Polarizing filters sometimes produce erratic effects with very wide angle lenses because the angle of the sun on one side of the image is different from the other side giving uneven polarization. However, while the 17-40mm may be a wide lens on a full frame camera, if you are using a 1.6 crop camera this lens is not really a wide angle but more like a medium range zoom. I never had problems with uneven polarization when using my 17-40L on my 1.6x crop cameras. Additionally, I never had vignetting problems when I used a "normal" CPL. I did not need to purchase a thin CPL designed for wide angle lenses.
IMO, if you are shooting outdoors the polarizing filter is one of the most important tools you can use. It can (always depending on the angle of the sun in relationship to the plane of the filter) darken skies and accentuate clouds, enhance the vibrancy of foliage and rock formations by reducing reflections and it can reduce or remove reflections on non-metallic surfaces like water and glass. Most effects of other filters can be duplicated using Photoshop. Even the effect of a GND can be duplicated using various single and multishot techniques and post processing. However the reduction of reflection and the resulting ability to view through glass windows and below water cannot be duplicated.
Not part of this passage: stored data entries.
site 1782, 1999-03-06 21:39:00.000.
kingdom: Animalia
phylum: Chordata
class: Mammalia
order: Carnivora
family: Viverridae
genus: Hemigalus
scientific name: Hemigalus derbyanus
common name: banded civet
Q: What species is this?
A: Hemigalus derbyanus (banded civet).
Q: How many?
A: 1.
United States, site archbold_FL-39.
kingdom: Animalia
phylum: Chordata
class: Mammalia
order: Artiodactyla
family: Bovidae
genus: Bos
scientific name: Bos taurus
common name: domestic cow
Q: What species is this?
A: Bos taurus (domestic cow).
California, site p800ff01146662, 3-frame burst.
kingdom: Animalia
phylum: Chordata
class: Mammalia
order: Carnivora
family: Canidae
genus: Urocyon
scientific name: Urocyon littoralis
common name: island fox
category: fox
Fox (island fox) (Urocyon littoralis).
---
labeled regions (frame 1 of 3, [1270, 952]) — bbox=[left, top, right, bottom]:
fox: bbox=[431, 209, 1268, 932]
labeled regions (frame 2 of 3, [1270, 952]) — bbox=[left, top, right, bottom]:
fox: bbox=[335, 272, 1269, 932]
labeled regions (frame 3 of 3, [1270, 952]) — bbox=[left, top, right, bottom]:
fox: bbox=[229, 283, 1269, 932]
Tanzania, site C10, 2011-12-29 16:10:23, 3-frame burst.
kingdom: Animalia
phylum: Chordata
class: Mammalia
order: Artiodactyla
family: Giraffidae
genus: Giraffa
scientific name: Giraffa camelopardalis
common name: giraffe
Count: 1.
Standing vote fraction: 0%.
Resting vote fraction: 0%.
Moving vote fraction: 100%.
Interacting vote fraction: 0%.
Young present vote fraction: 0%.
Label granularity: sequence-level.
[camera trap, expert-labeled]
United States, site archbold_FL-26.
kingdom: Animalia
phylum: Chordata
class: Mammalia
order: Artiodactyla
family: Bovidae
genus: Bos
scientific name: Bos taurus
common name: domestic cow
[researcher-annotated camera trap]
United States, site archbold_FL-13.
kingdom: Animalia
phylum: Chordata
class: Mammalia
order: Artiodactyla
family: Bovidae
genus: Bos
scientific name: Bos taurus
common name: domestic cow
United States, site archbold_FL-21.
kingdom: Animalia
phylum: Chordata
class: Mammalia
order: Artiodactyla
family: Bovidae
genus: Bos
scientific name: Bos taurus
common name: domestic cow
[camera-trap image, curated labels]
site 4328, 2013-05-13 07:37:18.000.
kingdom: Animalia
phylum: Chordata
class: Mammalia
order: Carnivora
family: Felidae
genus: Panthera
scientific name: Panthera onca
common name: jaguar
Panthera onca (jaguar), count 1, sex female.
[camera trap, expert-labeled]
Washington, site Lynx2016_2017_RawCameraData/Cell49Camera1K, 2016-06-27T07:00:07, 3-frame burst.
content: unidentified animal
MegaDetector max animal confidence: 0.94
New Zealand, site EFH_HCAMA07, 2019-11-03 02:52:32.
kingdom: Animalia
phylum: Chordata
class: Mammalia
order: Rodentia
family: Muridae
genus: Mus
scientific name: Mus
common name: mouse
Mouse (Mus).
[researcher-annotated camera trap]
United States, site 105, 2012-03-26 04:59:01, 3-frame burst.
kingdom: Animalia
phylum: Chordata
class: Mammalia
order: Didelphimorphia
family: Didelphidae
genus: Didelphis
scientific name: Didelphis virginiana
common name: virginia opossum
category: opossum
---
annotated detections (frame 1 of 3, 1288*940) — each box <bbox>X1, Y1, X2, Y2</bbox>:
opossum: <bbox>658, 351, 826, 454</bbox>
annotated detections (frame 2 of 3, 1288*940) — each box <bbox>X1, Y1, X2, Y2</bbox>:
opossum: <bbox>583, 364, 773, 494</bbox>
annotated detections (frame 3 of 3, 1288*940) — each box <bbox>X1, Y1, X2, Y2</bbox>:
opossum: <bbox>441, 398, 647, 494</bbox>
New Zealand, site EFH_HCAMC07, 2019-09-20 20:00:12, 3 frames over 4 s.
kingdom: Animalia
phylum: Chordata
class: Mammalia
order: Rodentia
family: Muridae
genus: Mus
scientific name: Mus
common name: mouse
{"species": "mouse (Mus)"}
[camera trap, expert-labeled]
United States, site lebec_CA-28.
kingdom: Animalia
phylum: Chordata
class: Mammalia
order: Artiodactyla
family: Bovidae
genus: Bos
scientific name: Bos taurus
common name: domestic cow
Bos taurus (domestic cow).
A secondary, yet very important, result of the CPL darkening the sky is the general reduction of dynamic exposure range of an image. This often results in a dynamic range than can be captured by the sensor of a digital camera.
And yes... Purchase the best CPL or none at all. I use a combination of Hoya Multi Coated and B&W CPL filters. Cheap filters tend to badly degrade images.